Day One · When the Movement You Loved Gets Messy

What We
Loved

The fire, the hunger, the expectation. What drew us in and why it felt like the first time we actually found God.

10+ min Scripture · Teaching · Prayer
Today's Scripture

Let me draw you back. Back to when it was real. Back to when walking into that room felt like walking into something holy. Back to when worship was not a song but a surrender, and you could feel the weight of it in your chest.

Psalm 84:1-2
Also Read

You remember, do you not? The music. Not the performance kind, but the kind where people were singing like their lives depended on it. Like they had finally found the thing they had been searching for all along.

Psalm 95:1-2

Let me draw you back

Back to when it was real. Back to when walking into that room felt like walking into something holy. Back to when worship was not a song but a surrender, and you could feel the weight of it in your chest.

You remember, do you not? The music. Not the performance kind, but the kind where people were singing like their lives depended on it. Like they had finally found the thing they had been searching for all along. And maybe you had. Maybe that was the first time you felt like God was not distant and silent but close and speaking and alive.

That is what we loved. Not the production. Not the lights. The aliveness. The sense that something was happening and you were part of it. That you were not alone in your faith anymore. That there were others who were hungry the same way you were hungry.

The hunger that drew us in

Most of us did not come because we were looking for a movement. We came because we were looking for God. And we had been looking in all the wrong places. We had been to churches where everything was polite and predictable and safe, and we were starving. Not for entertainment. For presence. For something that felt like it could change us.

And then we found it. In a conference. In a worship night. In a small group where someone was finally honest about what they were struggling with. In a prayer meeting where people were praying with their whole bodies, not just their minds. In a moment when someone prophesied and you felt seen in a way you had never felt seen before.

That was what we loved. The permission to want more. The permission to believe that God was not finished. That He was not distant but intimate. That He was not silent but speaking. That the Holy Spirit was not a theological concept but a person you could know.

The expectation that made it feel real

There was something else too. Expectation. We expected God to show up. We expected things to happen. We expected to be changed. And that expectation was not arrogance. It was faith. It was the belief that the same God who moved in the book of Acts still moves today.

We were not satisfied with a faith that was comfortable. We wanted the dangerous kind. The kind where you did not know what was going to happen when you walked into the room. The kind where you might speak in a tongue and not know what you were saying. The kind where you might get healed and not know how. The kind where God might speak and it might not sound like what you expected.

That expectation was what made it feel real. Not the teaching, though the teaching mattered. Not the music, though the music mattered. The expectation. The belief that God was actually there and actually doing something and we were actually part of it.

The community that felt like family

And then there was the community. For many of us, it was the first time faith felt like belonging. Not like a club or a religion or a performance. Like family. Like people who knew you and loved you and were not going to let you stay where you were.

People who would pray for you when you were struggling. People who would speak truth to you when you were drifting. People who would celebrate with you when God moved and grieve with you when He did not. People who made you feel like you were part of something bigger than yourself.

------------

# GIVEN TASK 1
In the devotional on what drew people into the movement, which passage is listed as today's Scripture?
# GIVEN TASK 2
Write the next part of the devotional about what drew people into the movement, picking up after its final sentence.

------------

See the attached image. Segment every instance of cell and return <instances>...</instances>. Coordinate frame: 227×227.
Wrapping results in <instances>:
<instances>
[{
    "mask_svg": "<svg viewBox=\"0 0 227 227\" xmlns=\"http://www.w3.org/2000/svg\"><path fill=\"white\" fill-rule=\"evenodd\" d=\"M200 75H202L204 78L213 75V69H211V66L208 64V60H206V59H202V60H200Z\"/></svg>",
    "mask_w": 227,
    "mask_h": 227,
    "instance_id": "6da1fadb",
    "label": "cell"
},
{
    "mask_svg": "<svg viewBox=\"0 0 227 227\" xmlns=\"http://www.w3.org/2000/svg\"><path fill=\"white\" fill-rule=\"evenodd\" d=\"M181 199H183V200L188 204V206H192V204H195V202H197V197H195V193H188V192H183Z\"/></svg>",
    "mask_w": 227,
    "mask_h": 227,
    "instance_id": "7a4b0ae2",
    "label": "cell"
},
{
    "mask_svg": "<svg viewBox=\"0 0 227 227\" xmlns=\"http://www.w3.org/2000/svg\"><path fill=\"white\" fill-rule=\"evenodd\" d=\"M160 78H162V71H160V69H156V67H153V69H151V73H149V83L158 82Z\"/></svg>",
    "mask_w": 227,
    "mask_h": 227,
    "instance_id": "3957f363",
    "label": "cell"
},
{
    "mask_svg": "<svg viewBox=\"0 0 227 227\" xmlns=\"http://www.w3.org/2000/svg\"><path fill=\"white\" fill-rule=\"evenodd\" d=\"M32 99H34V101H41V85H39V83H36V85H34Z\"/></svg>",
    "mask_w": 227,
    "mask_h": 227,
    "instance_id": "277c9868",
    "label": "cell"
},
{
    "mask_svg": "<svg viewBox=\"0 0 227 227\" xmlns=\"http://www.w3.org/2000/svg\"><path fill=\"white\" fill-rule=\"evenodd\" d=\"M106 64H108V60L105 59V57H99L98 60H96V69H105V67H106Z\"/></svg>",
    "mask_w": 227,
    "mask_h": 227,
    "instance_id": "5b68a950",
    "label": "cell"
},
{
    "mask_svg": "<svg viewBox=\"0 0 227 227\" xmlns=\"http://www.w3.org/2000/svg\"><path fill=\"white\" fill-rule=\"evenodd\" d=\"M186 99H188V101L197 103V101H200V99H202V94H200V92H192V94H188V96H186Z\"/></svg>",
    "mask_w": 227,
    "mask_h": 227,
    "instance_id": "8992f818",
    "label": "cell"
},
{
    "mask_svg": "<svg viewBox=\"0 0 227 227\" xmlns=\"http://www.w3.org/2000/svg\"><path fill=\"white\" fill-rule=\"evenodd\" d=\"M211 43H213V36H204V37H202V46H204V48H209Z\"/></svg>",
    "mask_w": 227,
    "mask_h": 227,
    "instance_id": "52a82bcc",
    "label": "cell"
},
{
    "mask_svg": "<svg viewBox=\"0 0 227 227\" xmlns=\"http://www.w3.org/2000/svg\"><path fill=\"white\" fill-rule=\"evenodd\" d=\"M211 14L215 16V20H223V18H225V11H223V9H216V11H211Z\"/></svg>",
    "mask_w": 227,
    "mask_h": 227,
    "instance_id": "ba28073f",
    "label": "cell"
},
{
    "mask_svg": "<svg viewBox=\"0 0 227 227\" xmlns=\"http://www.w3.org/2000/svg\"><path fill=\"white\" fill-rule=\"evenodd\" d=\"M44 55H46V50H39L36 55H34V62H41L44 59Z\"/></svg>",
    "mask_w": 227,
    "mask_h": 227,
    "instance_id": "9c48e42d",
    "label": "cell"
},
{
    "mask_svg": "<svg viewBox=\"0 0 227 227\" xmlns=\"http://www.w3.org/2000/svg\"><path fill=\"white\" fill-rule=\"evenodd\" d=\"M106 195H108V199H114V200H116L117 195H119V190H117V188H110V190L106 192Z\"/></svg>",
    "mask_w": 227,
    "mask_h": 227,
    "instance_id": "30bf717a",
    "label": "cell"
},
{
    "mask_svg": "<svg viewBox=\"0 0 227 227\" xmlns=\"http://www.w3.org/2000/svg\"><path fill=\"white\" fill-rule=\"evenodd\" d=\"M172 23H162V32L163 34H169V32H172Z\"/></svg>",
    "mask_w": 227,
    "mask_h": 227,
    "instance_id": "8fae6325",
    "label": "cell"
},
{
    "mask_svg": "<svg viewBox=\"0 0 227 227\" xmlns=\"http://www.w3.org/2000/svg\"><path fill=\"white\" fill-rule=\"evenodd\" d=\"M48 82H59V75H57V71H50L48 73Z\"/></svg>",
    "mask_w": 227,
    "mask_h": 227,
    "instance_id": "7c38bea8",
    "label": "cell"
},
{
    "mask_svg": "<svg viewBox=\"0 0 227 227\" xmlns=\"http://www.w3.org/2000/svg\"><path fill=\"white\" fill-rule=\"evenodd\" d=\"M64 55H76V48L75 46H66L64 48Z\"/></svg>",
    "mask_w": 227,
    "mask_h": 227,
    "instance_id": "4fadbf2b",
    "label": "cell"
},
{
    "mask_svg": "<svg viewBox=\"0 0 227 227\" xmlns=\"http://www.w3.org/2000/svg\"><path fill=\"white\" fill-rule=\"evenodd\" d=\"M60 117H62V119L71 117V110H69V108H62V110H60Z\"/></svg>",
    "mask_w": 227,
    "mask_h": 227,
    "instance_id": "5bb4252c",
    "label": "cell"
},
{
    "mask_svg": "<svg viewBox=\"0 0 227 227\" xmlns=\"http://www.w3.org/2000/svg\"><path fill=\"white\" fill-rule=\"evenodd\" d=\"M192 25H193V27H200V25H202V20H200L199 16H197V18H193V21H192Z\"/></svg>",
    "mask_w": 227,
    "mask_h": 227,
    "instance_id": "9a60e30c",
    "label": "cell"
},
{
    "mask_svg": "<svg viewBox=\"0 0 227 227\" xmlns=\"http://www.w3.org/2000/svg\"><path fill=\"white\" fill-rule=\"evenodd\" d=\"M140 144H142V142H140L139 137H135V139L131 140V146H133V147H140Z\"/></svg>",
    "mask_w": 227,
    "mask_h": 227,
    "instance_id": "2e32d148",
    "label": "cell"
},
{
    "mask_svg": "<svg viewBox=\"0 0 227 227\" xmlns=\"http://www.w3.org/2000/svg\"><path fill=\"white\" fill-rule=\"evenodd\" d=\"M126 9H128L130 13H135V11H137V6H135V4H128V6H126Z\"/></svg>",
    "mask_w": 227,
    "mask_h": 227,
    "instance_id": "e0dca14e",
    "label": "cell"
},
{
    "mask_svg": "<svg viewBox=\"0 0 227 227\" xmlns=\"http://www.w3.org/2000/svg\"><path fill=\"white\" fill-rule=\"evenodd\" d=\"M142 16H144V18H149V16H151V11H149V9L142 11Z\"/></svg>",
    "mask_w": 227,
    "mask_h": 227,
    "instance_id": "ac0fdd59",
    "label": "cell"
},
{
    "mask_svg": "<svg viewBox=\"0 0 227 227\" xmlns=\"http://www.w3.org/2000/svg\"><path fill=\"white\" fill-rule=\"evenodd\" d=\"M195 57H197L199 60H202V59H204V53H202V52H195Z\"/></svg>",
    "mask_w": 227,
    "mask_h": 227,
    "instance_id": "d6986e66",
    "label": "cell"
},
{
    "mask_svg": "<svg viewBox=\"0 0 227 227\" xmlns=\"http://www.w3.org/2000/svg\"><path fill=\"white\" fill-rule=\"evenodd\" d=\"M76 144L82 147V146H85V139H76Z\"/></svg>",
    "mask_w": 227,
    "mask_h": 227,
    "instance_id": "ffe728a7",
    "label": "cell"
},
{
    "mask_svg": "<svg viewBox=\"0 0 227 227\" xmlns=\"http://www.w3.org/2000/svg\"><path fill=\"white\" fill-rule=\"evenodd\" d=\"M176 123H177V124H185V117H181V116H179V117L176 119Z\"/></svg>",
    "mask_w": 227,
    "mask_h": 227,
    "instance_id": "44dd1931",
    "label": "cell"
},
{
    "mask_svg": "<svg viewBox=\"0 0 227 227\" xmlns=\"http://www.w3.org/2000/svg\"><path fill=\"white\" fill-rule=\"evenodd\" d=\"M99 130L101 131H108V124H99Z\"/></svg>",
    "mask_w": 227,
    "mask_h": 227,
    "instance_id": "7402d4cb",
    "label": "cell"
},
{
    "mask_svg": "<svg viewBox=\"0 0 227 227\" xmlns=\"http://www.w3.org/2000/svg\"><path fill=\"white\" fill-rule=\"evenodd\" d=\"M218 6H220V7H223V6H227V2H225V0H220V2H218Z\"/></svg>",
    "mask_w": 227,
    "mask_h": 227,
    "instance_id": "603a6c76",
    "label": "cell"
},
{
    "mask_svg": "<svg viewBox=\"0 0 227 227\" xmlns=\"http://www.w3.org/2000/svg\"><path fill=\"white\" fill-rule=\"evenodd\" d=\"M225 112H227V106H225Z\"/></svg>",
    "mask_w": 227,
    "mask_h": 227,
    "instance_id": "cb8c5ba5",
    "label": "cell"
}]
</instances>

------------

# TASK OUTPUT 1
Psalm 84:1-2

# TASK OUTPUT 2
That is what we loved. The family. The belonging. The sense that you were not alone in your faith anymore.

What we are allowed to grieve

Here is what I want you to know. All of that was real. All of that mattered. And you are allowed to grieve it. You are allowed to miss what it was before it got complicated. You are allowed to remember what drew us in and know that it was not nothing.

The enemy wants you to think it was all a lie. The world wants you to think it was all foolish. Some of your brothers and sisters want you to think you were duped. But I am here to tell you something different.

You found God. In the middle of all that mess and all that beauty, you found God. And that was not a mistake. That was not a gimmick. That was the Holy Spirit meeting you where you were. And that remains true, no matter what happened after.

I found God. In the middle of all that mess and all that beauty, I found God. And that was not a mistake.

Remember What Drew You In

Write down what you loved about that time. Do not be ashamed of it. Let it be a reminder that God met you there. Remember the hunger that led you to seek Him.

  • What was it about the movement that first drew me to God?
  • What do I remember most vividly from that time?
  • How has that experience shaped my faith journey?
  • What am I allowed to grieve from that season?
  • What would I say to someone who calls my experience a scam?
  • How do I hold on to what was real while acknowledging what went wrong?
  • What is the difference between finding God and finding a movement?

All of that was real. All of that mattered. And you are allowed to grieve it. You are allowed to miss what it was before it got complicated.

✦ ✦ ✦

Father, thank You for meeting me when I was searching. Thank You for the movement that drew me closer to You, even though it became messy.

Help me to remember what was real, what drew me in, and not to be ashamed of the hunger that led me to You. Give me peace as I grieve what was lost, and help me to hold on to what was good.

I trust that You were there even when I did not see it. In Jesus Name, Amen.

Tomorrow, we are going to talk about something that the world does not want to hear. We are going to talk about evidence. About documented miracles and verified healings. About what is real whether the skeptics believe it or not.

But today, I just want to sit with what we loved. And grieve it. And remember that it was real.